By the mid-'70s, Bulger and Flemmi agreed to become FBI informants, convinced the partnership would help them bring down rival crime organizations while protecting their own enterprises. Their handler was John Connolly (Joel Edgerton), a special agent who grew up in Southie with the Bulger boys. Each party benefited from the arrangement, but Connolly's penchant for looking the other way when it came to Bulger's crimes eventually took him down. Connolly retired in 1990, and by 1994 the DEA and state and local cops had built a case against Bulger for his illegal gambling operation. Still somehow privy to the indictments, the retired Connolly warned Bulger of his impending arrest, and Bulger fled. Connolly was convicted of second-degree murder in 2008 and sentenced to 40 years in prison; he's now serving his time in a Florida state prison.

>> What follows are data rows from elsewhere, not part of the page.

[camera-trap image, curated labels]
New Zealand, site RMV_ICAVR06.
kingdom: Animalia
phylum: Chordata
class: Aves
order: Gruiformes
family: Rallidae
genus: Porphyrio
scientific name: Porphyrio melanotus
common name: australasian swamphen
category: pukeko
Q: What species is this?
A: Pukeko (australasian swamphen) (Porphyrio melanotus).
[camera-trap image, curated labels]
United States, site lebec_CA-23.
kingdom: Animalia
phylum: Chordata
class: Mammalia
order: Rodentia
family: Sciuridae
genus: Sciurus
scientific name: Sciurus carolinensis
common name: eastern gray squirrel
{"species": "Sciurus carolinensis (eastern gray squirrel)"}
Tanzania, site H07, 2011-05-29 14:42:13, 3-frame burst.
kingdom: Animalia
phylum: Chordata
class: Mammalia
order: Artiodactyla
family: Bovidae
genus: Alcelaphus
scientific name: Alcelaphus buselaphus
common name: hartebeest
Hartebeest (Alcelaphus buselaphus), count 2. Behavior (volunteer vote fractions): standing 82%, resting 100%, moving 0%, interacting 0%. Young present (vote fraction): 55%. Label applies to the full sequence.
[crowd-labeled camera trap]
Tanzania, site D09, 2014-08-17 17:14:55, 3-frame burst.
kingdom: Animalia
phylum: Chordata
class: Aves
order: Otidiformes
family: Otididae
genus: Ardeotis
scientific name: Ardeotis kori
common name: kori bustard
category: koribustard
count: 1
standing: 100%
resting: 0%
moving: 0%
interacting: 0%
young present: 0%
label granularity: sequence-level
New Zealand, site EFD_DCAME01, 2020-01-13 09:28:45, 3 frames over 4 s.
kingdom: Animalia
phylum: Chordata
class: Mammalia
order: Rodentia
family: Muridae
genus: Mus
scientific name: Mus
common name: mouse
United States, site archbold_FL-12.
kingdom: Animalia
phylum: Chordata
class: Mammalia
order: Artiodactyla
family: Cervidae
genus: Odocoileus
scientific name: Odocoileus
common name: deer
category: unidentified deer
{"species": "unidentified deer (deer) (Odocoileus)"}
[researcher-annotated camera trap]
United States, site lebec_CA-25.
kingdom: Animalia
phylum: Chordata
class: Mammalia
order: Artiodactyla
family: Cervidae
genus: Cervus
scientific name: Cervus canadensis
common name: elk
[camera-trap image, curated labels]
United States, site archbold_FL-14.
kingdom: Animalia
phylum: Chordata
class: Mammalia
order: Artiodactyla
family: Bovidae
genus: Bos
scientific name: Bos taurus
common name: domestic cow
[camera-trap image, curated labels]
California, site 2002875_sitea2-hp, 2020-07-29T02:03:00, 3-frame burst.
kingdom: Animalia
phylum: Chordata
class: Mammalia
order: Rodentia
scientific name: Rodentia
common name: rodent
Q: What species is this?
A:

Image Source: Warner Bros.

Bulger wasn't captured until 2011, after 12 years on the FBI's Ten Most Wanted Fugitives list — alongside the likes of Osama bin Laden. He had been living under an alias in Santa Monica, CA, with his longtime girlfriend. Police found over $800,000 in cash, plus guns and ammunition, in his apartment. In 2013, a jury found Bulger guilty on 31 counts of federal racketeering, extortion, conspiracy, and 11 of the 19 murders he was accused of committing. He was sentenced to two life sentences, plus five years in prison. He currently resides in a Florida state prison.